EXERCISE TASK
Can you format every line of the items below as a JSON list of strings, one string per line, with blank lines left out?

[start of RECORDS]

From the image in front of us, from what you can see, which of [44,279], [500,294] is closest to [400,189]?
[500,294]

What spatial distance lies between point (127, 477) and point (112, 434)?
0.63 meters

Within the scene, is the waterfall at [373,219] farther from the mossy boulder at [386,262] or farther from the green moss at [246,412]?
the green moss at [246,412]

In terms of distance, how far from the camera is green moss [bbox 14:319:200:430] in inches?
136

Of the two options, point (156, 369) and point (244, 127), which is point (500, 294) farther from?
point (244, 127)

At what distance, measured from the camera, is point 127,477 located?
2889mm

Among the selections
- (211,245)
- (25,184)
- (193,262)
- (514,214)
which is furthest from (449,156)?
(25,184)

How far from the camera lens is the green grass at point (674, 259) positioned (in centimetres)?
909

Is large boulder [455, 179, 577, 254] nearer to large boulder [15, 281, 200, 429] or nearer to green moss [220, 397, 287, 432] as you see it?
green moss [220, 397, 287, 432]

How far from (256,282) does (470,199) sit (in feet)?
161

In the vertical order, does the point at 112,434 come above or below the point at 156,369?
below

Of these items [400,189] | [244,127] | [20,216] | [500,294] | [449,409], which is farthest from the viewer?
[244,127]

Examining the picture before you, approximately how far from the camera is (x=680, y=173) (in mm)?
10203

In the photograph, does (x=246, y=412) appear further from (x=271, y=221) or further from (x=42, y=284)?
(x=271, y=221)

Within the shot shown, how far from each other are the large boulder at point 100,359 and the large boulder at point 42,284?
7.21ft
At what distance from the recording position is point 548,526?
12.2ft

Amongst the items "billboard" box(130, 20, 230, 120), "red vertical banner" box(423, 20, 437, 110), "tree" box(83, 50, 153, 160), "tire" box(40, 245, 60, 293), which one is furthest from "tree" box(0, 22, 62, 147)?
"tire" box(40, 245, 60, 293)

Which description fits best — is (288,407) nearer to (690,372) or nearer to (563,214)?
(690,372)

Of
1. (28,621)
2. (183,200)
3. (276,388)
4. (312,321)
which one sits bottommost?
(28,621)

[end of RECORDS]

FINAL RESULT
[
  "From the image in front of us, from what you can see, which of [44,279], [500,294] is closest to [400,189]?",
  "[500,294]",
  "What spatial distance lies between point (127, 477) and point (112, 434)?",
  "0.63 meters",
  "Within the scene, is the waterfall at [373,219] farther from the mossy boulder at [386,262] or farther from the green moss at [246,412]?",
  "the green moss at [246,412]",
  "In terms of distance, how far from the camera is green moss [bbox 14:319:200:430] in inches?",
  "136",
  "Of the two options, point (156, 369) and point (244, 127), which is point (500, 294) farther from?",
  "point (244, 127)",
  "At what distance, measured from the camera, is point 127,477 located?",
  "2889mm",
  "Among the selections",
  "- (211,245)",
  "- (25,184)",
  "- (193,262)",
  "- (514,214)",
  "which is furthest from (449,156)?",
  "(25,184)",
  "How far from the camera lens is the green grass at point (674, 259) positioned (in centimetres)?",
  "909",
  "Is large boulder [455, 179, 577, 254] nearer to large boulder [15, 281, 200, 429] or nearer to green moss [220, 397, 287, 432] as you see it?",
  "green moss [220, 397, 287, 432]",
  "How far from (256,282) does (470,199) sit (in feet)?",
  "161",
  "In the vertical order, does the point at 112,434 come above or below the point at 156,369?",
  "below",
  "Of these items [400,189] | [244,127] | [20,216] | [500,294] | [449,409], which is farthest from the viewer?",
  "[244,127]",
  "Examining the picture before you, approximately how far from the camera is (x=680, y=173) (in mm)?",
  "10203",
  "In the photograph, does (x=246, y=412) appear further from (x=271, y=221) or further from (x=42, y=284)?",
  "(x=271, y=221)",
  "Within the shot shown, how far from each other are the large boulder at point 100,359 and the large boulder at point 42,284?",
  "7.21ft",
  "At what distance from the recording position is point 548,526?",
  "12.2ft",
  "Amongst the items \"billboard\" box(130, 20, 230, 120), \"red vertical banner\" box(423, 20, 437, 110), \"tree\" box(83, 50, 153, 160), \"tire\" box(40, 245, 60, 293), which one is furthest from \"tree\" box(0, 22, 62, 147)?",
  "\"tire\" box(40, 245, 60, 293)",
  "Which description fits best — is (288,407) nearer to (690,372) or nearer to (563,214)?",
  "(690,372)",
  "Of",
  "1. (28,621)",
  "2. (183,200)",
  "3. (276,388)",
  "4. (312,321)",
  "which one sits bottommost?",
  "(28,621)"
]